> Exercise brief
Gather every line below that contains the string "trail". Case counts.

> Data provided
>> START

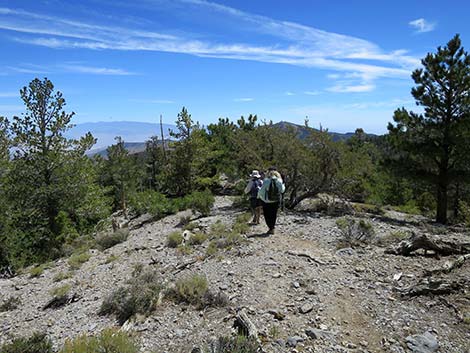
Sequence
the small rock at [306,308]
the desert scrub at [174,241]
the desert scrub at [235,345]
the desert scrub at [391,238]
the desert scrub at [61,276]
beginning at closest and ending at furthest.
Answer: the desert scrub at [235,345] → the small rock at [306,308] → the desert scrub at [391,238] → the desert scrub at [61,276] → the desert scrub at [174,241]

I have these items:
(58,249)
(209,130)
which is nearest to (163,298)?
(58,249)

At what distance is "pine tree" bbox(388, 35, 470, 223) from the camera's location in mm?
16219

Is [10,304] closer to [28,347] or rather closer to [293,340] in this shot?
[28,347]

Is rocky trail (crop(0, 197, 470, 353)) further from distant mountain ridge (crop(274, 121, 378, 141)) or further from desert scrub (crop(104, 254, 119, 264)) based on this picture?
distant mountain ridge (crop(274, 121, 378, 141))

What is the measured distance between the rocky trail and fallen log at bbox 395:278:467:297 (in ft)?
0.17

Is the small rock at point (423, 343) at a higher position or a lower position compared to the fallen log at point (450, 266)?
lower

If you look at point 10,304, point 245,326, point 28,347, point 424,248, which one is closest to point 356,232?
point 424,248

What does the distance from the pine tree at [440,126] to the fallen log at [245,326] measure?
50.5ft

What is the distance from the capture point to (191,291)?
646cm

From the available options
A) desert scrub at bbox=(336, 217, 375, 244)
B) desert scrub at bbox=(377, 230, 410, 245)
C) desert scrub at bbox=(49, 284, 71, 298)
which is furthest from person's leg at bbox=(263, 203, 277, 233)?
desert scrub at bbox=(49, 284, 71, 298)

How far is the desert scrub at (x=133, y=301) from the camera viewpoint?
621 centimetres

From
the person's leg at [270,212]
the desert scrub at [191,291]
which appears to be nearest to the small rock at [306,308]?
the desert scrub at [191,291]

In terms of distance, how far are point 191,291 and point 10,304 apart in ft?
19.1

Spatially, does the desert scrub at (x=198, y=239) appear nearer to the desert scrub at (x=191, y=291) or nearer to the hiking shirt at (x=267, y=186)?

>> END
>> START

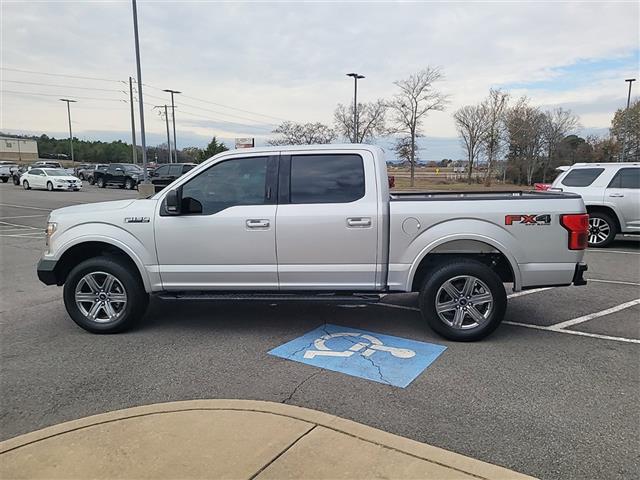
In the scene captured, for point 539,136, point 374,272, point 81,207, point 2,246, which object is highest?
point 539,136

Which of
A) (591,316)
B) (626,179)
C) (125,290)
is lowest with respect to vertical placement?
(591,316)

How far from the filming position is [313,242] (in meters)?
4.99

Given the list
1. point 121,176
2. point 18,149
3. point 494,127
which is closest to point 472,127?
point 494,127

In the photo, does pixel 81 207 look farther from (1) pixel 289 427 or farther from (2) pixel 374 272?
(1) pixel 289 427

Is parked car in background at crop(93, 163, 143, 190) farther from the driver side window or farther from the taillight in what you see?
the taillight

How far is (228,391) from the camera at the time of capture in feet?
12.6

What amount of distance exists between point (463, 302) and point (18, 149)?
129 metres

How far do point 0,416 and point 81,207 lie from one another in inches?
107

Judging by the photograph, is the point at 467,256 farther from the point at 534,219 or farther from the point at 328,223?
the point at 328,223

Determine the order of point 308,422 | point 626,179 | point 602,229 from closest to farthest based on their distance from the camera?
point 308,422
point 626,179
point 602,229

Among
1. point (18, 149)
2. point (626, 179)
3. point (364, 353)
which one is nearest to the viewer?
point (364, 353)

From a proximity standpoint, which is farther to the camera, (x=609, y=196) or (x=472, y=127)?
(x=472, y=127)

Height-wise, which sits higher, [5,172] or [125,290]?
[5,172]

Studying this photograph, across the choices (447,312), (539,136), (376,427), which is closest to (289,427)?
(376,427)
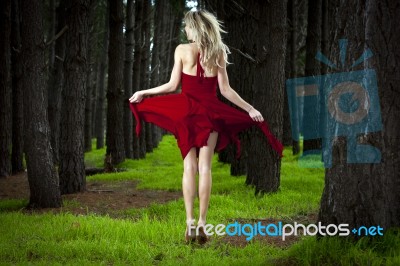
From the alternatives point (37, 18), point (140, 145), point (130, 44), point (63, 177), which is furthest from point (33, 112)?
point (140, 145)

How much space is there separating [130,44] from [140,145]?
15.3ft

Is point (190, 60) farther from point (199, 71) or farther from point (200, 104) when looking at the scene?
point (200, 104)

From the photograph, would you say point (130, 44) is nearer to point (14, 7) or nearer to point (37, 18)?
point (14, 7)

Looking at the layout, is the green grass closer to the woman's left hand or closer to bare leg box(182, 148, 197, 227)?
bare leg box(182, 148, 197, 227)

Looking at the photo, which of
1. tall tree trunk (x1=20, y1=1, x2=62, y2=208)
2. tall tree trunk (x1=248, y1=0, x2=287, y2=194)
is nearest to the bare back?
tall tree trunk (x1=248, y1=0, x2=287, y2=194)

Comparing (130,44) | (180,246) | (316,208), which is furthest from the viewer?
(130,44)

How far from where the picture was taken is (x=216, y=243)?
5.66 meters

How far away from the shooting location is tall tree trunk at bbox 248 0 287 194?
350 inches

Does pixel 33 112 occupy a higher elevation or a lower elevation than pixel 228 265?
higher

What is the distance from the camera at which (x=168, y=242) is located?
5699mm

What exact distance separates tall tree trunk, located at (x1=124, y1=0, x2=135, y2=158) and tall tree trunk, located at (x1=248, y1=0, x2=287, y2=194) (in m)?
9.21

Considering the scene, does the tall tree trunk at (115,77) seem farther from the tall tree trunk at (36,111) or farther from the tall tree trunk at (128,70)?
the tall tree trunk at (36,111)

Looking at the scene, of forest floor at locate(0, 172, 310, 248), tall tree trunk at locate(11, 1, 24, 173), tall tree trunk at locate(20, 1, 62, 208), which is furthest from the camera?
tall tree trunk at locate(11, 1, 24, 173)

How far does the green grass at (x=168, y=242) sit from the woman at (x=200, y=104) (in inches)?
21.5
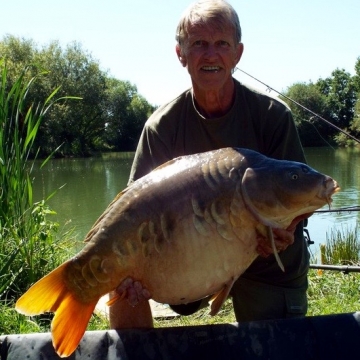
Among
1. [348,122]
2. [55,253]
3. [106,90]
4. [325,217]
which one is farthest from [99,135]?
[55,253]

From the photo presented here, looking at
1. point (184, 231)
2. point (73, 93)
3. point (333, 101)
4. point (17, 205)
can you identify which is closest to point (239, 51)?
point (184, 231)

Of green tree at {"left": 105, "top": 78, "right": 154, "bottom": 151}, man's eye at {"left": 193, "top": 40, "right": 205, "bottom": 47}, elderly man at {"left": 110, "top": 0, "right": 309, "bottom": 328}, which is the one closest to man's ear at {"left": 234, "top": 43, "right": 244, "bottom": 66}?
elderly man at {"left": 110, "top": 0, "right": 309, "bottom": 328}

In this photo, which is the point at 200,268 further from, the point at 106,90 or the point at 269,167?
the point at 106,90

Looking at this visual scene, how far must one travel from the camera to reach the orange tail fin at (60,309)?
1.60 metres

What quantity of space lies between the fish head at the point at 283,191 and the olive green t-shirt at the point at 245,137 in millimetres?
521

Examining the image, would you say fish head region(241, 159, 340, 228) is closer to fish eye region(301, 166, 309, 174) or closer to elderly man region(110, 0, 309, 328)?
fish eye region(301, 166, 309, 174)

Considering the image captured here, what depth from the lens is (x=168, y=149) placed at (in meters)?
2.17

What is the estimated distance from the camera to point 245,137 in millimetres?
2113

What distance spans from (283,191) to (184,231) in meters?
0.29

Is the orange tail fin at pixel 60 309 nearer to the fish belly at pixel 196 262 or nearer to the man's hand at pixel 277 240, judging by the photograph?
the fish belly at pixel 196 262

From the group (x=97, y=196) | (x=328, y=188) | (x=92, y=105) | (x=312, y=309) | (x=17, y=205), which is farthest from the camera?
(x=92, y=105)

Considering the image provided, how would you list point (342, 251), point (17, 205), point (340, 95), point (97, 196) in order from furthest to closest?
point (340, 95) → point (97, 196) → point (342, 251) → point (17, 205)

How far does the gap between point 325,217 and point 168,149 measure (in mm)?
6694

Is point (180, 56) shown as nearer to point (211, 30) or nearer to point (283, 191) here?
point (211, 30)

>> END
>> START

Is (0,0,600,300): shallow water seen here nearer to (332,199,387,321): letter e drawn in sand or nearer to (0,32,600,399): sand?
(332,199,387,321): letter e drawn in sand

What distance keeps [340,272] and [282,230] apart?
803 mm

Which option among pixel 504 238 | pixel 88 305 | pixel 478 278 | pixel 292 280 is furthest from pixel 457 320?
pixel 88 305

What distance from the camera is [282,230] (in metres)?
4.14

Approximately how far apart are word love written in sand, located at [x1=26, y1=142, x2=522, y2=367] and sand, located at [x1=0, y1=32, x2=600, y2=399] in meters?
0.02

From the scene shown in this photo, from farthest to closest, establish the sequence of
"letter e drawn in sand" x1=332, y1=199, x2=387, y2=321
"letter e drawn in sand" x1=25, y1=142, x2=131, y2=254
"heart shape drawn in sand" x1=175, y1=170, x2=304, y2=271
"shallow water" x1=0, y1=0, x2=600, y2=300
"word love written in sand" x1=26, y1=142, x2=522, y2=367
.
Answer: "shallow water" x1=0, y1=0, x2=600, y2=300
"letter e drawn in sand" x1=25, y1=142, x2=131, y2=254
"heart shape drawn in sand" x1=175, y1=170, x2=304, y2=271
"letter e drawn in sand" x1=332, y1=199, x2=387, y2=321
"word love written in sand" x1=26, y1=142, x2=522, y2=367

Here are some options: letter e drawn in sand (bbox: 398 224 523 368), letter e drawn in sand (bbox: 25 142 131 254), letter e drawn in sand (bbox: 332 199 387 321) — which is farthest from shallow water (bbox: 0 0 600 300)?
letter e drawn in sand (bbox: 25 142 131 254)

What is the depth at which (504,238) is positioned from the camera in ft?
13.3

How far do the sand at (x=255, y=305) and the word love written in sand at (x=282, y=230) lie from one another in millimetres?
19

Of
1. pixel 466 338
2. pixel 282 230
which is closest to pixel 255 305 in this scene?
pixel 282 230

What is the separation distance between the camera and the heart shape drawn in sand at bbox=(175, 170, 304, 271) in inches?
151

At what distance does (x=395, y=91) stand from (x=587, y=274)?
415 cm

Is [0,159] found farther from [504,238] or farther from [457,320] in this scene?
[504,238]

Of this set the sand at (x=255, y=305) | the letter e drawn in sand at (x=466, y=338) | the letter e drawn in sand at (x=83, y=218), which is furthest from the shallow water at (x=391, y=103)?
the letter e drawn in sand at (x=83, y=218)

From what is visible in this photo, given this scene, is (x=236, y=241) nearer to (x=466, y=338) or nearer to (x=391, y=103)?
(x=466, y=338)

>> END

> Answer to the problem
Is rocky trail (crop(0, 197, 470, 353)) further from distant mountain ridge (crop(274, 121, 378, 141)) or further from desert scrub (crop(104, 254, 119, 264)) based on this picture?
What is the measured distance between the rocky trail and fallen log at bbox 395:278:467:297 (in ft)?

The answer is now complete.